Scenario #3 – event-based choices

This scenario recognises that some tasks and meetings work very well on-line whilst others really do not – and uses the nature of the event as the primary driver for its approach to hybrid working. In this scenario an organisation would expect/require people to come together in the workplace for specific large-scale events or regular meetings but to continue to work remotely for other tasks.

This would appear to be well suited to project-based organisations that have defined group processes for keys steps where the cross-organisational interdependencies are best handled face to face, but outside these points individuals can get on with delivering their own responsibilities independently. This scenario is also well suited to geographically dispersed organisations that want to build a one-company culture but can only bring together the whole employee body occasionally.

Scenario #4 – going back to what we know worked before

An alternative approach is one that goes back to exactly how we worked before the pandemic. If the organisation had evolved a way of working that was sustainable for years up until early 2020 surely that must be a low-risk scenario to return to now?

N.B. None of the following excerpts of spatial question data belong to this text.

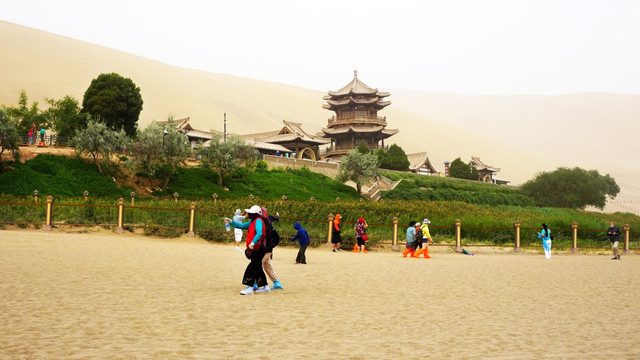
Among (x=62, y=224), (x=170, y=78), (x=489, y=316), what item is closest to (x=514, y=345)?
(x=489, y=316)

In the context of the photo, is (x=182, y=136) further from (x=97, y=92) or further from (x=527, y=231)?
(x=527, y=231)

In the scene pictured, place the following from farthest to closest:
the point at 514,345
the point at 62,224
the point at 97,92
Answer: the point at 97,92
the point at 62,224
the point at 514,345

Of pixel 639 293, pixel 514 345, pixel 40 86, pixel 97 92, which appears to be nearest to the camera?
pixel 514 345

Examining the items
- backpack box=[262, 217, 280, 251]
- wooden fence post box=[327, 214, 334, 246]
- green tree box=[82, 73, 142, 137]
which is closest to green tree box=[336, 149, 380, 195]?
green tree box=[82, 73, 142, 137]

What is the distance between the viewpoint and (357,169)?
50906 mm

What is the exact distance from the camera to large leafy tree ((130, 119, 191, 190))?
3875 cm

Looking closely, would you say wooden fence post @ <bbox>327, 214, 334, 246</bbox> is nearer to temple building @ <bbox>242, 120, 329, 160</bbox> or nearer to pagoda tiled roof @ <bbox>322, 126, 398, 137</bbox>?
temple building @ <bbox>242, 120, 329, 160</bbox>

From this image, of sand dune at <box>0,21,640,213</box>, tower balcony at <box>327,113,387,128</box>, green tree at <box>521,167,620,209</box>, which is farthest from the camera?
sand dune at <box>0,21,640,213</box>

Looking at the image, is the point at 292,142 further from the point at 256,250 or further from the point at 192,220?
the point at 256,250

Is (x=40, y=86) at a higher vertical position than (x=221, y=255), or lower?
higher

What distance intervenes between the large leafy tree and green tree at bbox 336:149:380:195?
15.7 m

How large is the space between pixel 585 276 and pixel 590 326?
759 cm

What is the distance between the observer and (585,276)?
49.3 ft

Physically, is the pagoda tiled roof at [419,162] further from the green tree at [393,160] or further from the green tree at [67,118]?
the green tree at [67,118]
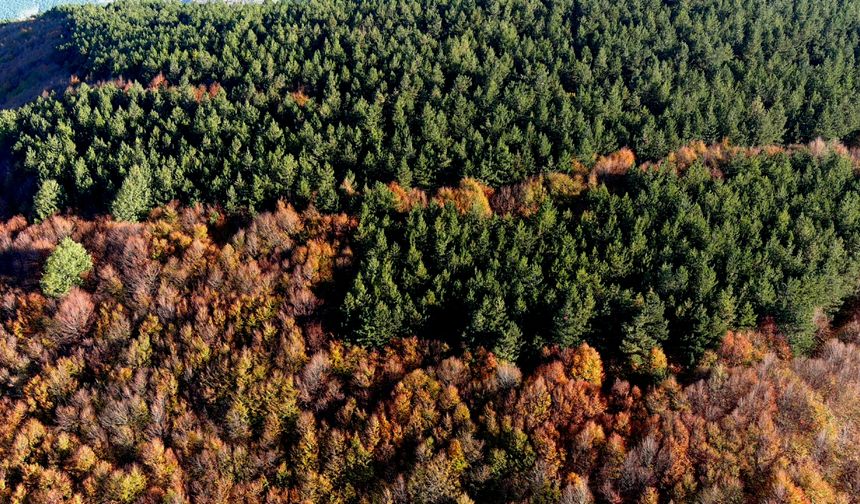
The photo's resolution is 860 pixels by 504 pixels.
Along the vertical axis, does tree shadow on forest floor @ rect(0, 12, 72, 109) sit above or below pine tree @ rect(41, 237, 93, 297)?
above

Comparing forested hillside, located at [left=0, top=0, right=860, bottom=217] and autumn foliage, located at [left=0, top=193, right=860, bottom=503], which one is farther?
forested hillside, located at [left=0, top=0, right=860, bottom=217]

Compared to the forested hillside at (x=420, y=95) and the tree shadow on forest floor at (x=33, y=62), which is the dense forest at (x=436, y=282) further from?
the tree shadow on forest floor at (x=33, y=62)

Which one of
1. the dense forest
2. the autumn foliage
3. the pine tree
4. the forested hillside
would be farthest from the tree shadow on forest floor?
the autumn foliage

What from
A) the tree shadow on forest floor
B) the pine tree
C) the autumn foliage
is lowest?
the autumn foliage

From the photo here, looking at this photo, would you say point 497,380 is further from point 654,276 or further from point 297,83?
point 297,83

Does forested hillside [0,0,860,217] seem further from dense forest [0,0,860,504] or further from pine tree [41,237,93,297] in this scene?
pine tree [41,237,93,297]

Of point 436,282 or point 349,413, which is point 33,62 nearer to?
point 436,282

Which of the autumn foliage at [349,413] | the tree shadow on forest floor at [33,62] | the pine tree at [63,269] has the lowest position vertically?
the autumn foliage at [349,413]

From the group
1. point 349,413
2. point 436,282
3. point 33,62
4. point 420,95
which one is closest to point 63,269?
point 349,413

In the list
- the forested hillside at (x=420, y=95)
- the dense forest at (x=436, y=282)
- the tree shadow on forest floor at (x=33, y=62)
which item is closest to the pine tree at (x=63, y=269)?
the dense forest at (x=436, y=282)
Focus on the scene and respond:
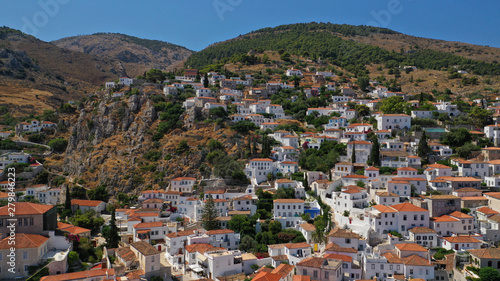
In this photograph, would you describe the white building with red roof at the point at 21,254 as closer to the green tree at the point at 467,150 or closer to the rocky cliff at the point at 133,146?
the rocky cliff at the point at 133,146

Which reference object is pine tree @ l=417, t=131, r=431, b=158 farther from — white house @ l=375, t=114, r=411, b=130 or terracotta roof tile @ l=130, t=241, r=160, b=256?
terracotta roof tile @ l=130, t=241, r=160, b=256

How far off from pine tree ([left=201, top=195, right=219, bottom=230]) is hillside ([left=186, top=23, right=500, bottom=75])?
230 ft

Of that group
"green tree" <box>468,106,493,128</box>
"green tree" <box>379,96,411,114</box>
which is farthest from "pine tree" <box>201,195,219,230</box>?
"green tree" <box>468,106,493,128</box>

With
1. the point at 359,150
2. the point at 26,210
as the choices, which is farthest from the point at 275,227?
the point at 26,210

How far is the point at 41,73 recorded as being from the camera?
377 feet

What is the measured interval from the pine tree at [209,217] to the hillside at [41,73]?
66.7m

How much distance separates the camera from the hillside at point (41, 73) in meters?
93.4

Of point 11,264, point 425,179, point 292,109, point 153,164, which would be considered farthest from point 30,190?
point 425,179

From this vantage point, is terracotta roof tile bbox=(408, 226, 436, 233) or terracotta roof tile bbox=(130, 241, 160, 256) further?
terracotta roof tile bbox=(408, 226, 436, 233)

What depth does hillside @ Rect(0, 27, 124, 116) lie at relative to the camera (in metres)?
93.4

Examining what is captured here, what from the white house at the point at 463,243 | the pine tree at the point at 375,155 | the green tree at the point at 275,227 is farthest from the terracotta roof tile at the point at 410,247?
the pine tree at the point at 375,155

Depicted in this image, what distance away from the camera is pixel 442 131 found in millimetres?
48938

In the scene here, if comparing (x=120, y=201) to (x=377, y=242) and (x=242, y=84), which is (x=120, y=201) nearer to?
(x=377, y=242)

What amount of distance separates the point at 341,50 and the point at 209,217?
303ft
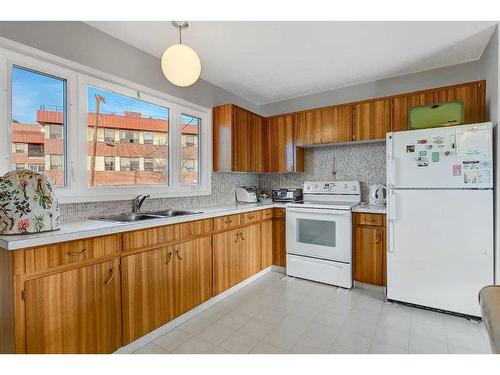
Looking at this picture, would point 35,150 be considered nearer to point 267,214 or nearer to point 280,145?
point 267,214

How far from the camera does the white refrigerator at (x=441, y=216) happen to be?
2082 mm

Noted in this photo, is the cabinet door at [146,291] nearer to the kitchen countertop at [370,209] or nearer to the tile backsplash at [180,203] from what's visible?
the tile backsplash at [180,203]

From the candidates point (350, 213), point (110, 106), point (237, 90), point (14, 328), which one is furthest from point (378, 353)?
point (237, 90)

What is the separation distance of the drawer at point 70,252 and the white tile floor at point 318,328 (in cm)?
77

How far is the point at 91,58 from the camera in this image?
2035mm

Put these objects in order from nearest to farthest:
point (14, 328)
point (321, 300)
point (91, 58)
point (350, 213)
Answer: point (14, 328)
point (91, 58)
point (321, 300)
point (350, 213)

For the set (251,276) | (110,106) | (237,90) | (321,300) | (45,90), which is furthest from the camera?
(237,90)

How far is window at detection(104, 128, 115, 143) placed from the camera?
7.30 feet

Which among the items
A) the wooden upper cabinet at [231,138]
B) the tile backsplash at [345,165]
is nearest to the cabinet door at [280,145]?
the tile backsplash at [345,165]

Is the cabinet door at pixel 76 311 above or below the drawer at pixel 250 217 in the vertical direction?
below

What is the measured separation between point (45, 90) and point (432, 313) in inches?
143

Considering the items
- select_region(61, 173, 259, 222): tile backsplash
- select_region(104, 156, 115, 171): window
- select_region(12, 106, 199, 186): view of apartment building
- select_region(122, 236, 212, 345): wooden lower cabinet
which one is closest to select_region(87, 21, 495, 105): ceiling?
select_region(12, 106, 199, 186): view of apartment building
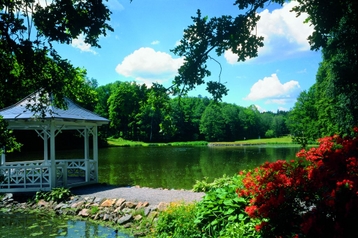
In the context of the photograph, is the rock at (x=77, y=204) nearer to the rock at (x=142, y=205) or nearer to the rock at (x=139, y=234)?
the rock at (x=142, y=205)

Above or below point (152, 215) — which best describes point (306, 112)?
above

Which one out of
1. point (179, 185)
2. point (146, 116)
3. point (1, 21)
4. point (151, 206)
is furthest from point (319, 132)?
point (146, 116)

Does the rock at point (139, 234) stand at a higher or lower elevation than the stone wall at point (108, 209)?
→ lower

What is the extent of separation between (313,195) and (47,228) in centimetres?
635

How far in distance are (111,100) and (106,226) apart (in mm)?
51449

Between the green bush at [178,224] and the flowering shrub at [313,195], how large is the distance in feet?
4.30

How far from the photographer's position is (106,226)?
766 centimetres

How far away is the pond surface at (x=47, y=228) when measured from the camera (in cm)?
703

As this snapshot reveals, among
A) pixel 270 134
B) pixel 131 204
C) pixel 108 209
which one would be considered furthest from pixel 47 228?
pixel 270 134

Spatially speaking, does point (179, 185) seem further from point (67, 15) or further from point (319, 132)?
point (319, 132)

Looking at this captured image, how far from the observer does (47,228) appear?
7551mm

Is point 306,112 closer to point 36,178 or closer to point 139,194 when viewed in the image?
point 139,194

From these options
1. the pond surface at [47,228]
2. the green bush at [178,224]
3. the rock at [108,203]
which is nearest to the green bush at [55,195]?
the pond surface at [47,228]

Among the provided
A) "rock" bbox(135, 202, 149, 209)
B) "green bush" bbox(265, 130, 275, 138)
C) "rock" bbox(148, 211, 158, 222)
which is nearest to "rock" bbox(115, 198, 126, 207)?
"rock" bbox(135, 202, 149, 209)
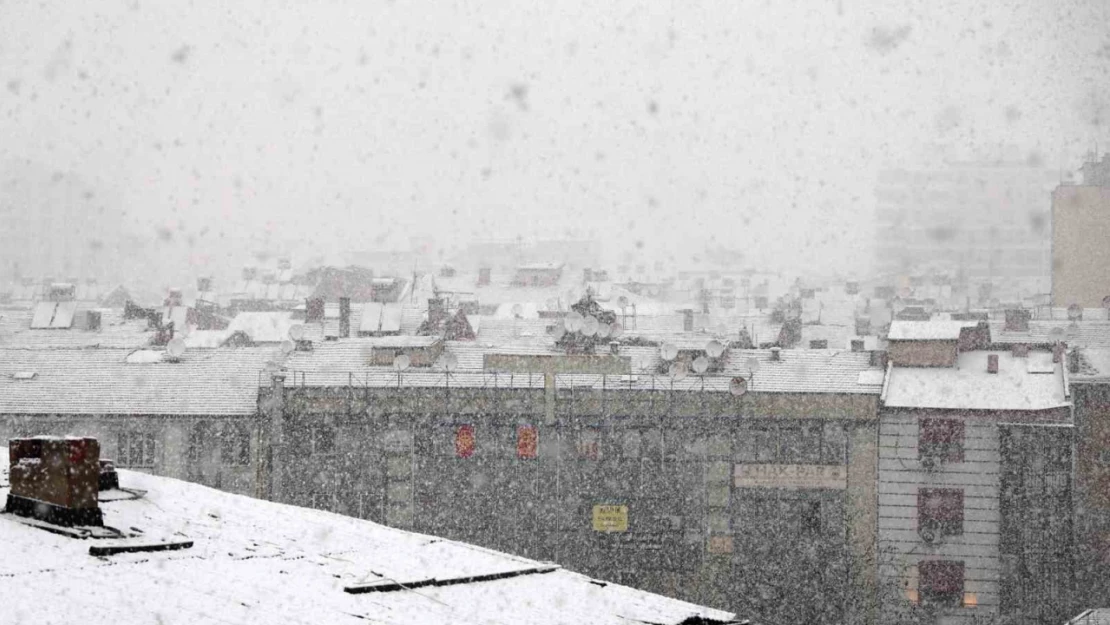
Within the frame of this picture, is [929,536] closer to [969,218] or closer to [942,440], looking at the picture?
[942,440]

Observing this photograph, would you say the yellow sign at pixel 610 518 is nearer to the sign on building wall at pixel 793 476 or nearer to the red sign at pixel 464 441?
the sign on building wall at pixel 793 476

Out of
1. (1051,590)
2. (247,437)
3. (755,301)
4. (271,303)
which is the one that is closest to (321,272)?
(271,303)

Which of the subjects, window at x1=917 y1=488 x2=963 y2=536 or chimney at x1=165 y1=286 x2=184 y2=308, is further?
chimney at x1=165 y1=286 x2=184 y2=308


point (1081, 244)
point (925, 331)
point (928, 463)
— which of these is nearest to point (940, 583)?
point (928, 463)

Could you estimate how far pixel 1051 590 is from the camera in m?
32.8

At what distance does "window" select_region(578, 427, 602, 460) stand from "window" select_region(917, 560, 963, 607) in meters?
7.79

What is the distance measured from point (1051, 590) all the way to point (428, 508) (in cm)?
1481

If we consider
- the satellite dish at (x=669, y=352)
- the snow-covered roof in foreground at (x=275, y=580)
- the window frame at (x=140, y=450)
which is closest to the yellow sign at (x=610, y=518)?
the satellite dish at (x=669, y=352)

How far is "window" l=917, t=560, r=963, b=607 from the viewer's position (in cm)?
3161

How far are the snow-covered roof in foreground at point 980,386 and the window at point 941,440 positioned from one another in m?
0.42

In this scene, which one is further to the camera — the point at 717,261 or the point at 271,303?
the point at 717,261

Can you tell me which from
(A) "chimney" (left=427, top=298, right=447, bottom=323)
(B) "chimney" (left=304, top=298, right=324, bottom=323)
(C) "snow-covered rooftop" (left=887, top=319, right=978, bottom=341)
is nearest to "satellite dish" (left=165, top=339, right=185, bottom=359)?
(A) "chimney" (left=427, top=298, right=447, bottom=323)

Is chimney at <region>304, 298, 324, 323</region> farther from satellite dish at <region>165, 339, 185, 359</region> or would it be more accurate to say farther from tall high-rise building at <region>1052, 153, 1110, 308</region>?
tall high-rise building at <region>1052, 153, 1110, 308</region>

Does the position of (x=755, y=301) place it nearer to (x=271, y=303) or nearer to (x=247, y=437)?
(x=271, y=303)
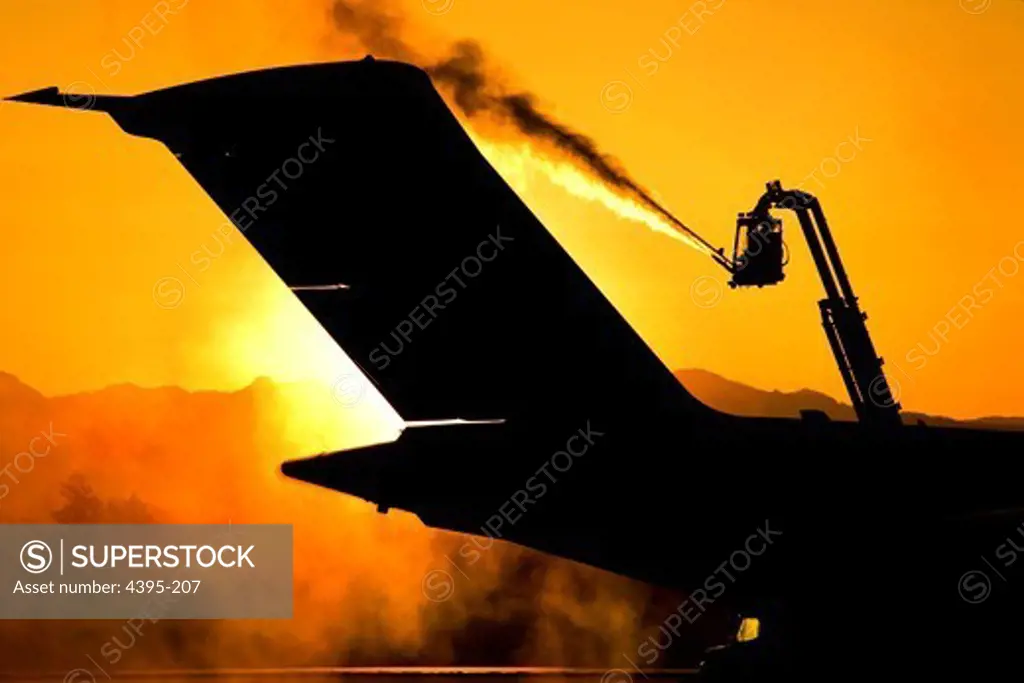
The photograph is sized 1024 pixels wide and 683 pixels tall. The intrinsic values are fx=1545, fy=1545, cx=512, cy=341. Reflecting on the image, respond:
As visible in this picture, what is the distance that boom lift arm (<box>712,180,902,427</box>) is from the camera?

As the social distancing rules change, it becomes possible to plan a full return to old office occupancy levels and all that flows form that in terms of ways of working within and across teams. Some people will certainly welcome this ‘return to normality’ – but it is important for leaders to be clear about the extent to which they want to signal what positive changes will be implemented in the office because of lessons learned from lockdown. The workplace may look the same as before, but many of the people in it will have changed in one way or another and if some people choose not to comply with a request to return to the office it will be difficult to force them particularly if they have specific health concerns.

Making your choice

With so many competing factors, it is difficult and possibly impossible for leaders to choose a version of hybrid working that will suit everyone and will meet the needs of the organisation. It matters that the leader’s decision making is seen by staff as authentic and reasonable, responding fairly to the obvious competing factors. Finding some clear criteria that can underpin and drive the decision is going to help others see that the decisions are fair, and the way forward is clear. Businesses with clear and collectively agreed values and principles can use these as the ‘touchstone’ of their decisions.

But as the future remains particularly unclear, leaders need to recognise that any choice of hybrid working will be an experiment. And so, flexibility and a willingness to review, learn and change approach if the implementation is not working will be key. Leaders who are open about the necessity of experimentation and who demonstrate the need to root any decision in the values of the organisation will have a far greater chance of positively engaging staff. This is, after all, possibly the most wide-reaching change management activity any leader has ever embarked upon!